In this scenario,  $I_b$  and  $I_{bias}$  serve as inputs to the analog multiplier circuit, while  $I_{mul}$  acts as a constant normalizing current. The presence of transistor  $M_{n5}$  is essential for appropriately biasing the translinear loop. Comprehensive dimensions of the transistors within the multiplier circuit are equal to  $(W/L) = \frac{2800 \text{ nm}}{2400 \text{ nm}}$  (for NMOS) and  $(W/L) = \frac{1800 \text{ nm}}{3200 \text{ nm}}$  (for PMOS).

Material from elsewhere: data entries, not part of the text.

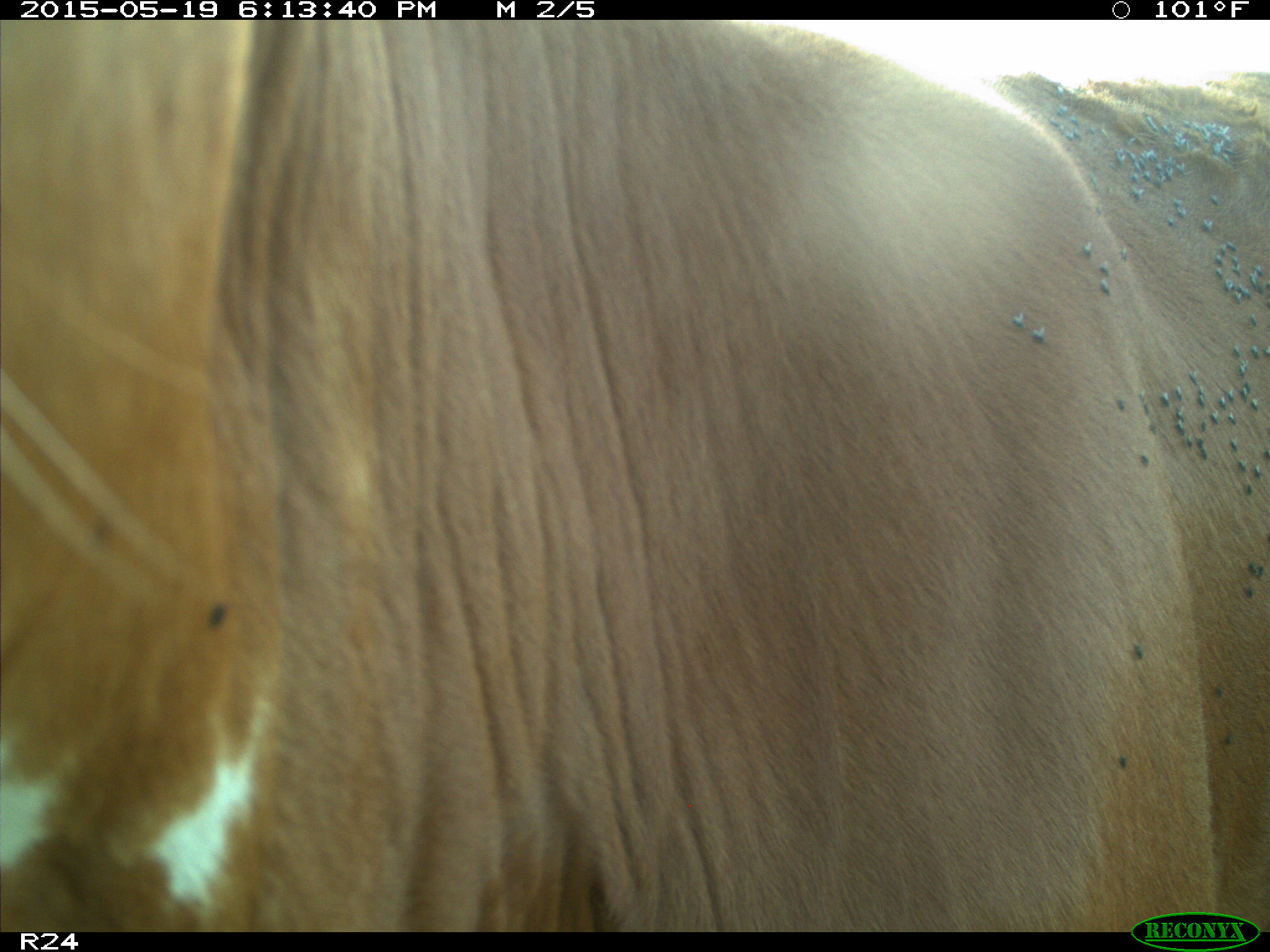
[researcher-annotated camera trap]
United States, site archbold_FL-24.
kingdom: Animalia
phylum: Chordata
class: Mammalia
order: Artiodactyla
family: Bovidae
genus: Bos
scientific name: Bos taurus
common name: domestic cow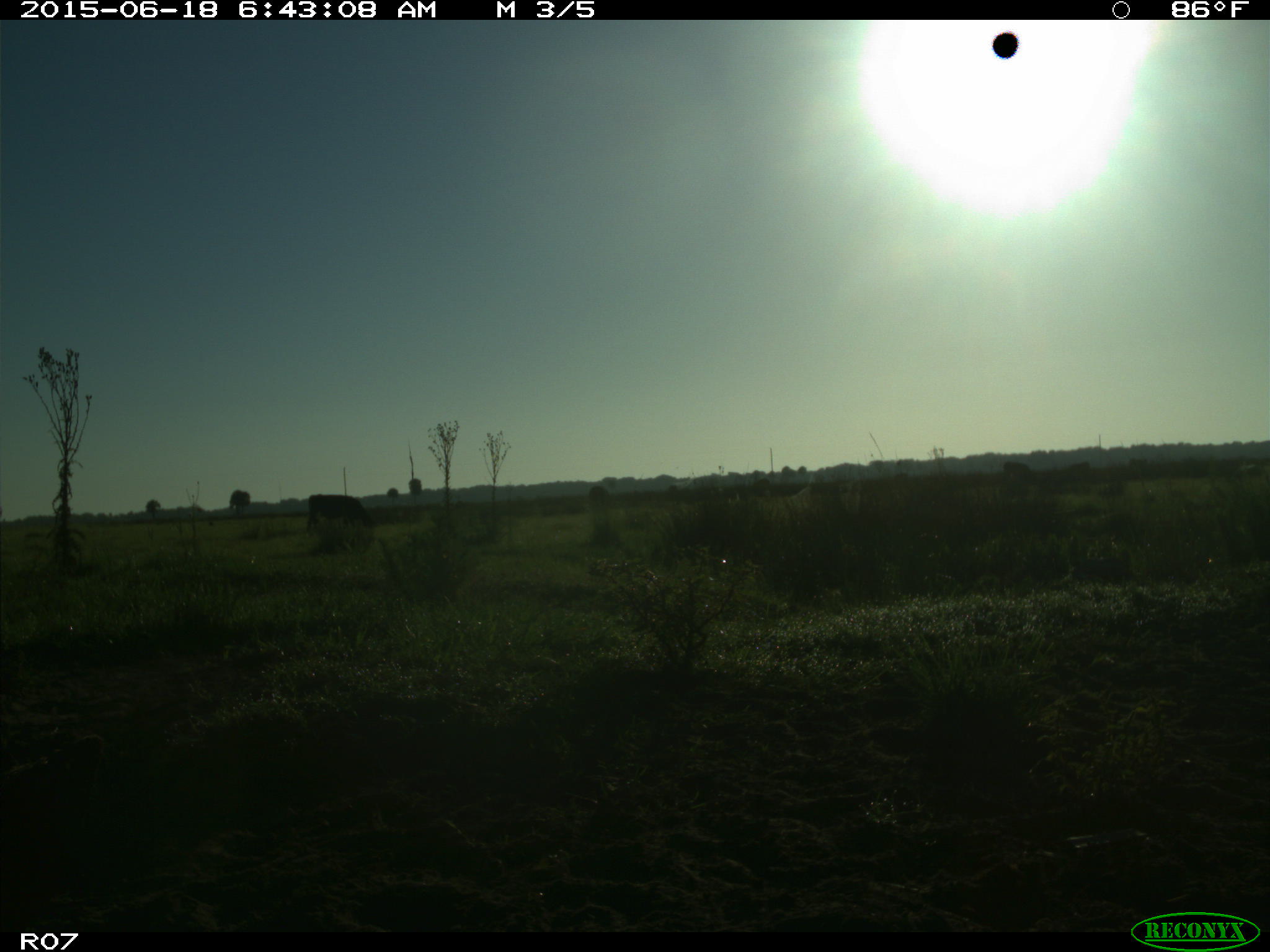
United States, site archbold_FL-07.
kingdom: Animalia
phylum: Chordata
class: Mammalia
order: Artiodactyla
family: Bovidae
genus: Bos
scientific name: Bos taurus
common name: domestic cow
Bos taurus (domestic cow).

According to Eq. (5), the output current  $I_{out}$  exhibits a linear increase with the rise in currents  $I_b$  and  $I_{bias}$ , and uniformly decreases with the increment of current  $I_{mul}$ . This behavior is further validated by the simulation outcomes. Fig. 8 illustrates the output current of the analog multiplier circuit as a function of  $I_{bias}$ , parameterized by  $I_{mul}$ , with  $I_b = 5$  nA. Fig. 9 demonstrates the output current of the multiplier circuit as a function of  $I_{bias}$ , with  $I_{mul} = 10$  nA, and parameterized by  $I_b$ . Similarly, Fig. 10 presents the output current of the MP circuit as a function of  $I_{mul}$ , with  $I_{bias} = 5$  nA, and parameterized by  $I_b$ .

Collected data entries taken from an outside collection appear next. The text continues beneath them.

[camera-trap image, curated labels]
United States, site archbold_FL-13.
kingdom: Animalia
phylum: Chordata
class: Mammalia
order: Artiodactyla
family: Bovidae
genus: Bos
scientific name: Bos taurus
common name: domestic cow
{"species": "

Fig. 7. The implementation of the analog multiplier. It consists of a translinear-loop.



Fig. 8. The output current of the analog multiplier as a function of  $I_{bias}$  and parameterized on  $I_{mul}$ , for  $I_b = 5$  nA.

Apart from parametric sweeps, a transient analysis is conducted to further assess the analog multiplier's performance. Figs. 11 and 12 depict the transient inputs and output of the analog multiplier respectively. In Fig. 12 the ideal value of  $I_{out}$  - calculated as shown in Eq. (5) - is also plotted. It can be observed that  $I_{out}$  follows its theoretical value with satisfactory accuracy, with the error between them not exceeding a few nA at most.

An intriguing observation is that when  $I_b$  is set to a high value (greater than 2 nA) and  $I_{bias}$  is set to a low value (e.g., 500 pA), the output current equals the low value. To elaborate, if  $I_b = 5$  nA (high) and  $I_{bias} = 500$  pA (low), the circuit approximates an "AND Logic Gate", with the output equaling 500 pA (low), rather than 2.5 nA (midpoint).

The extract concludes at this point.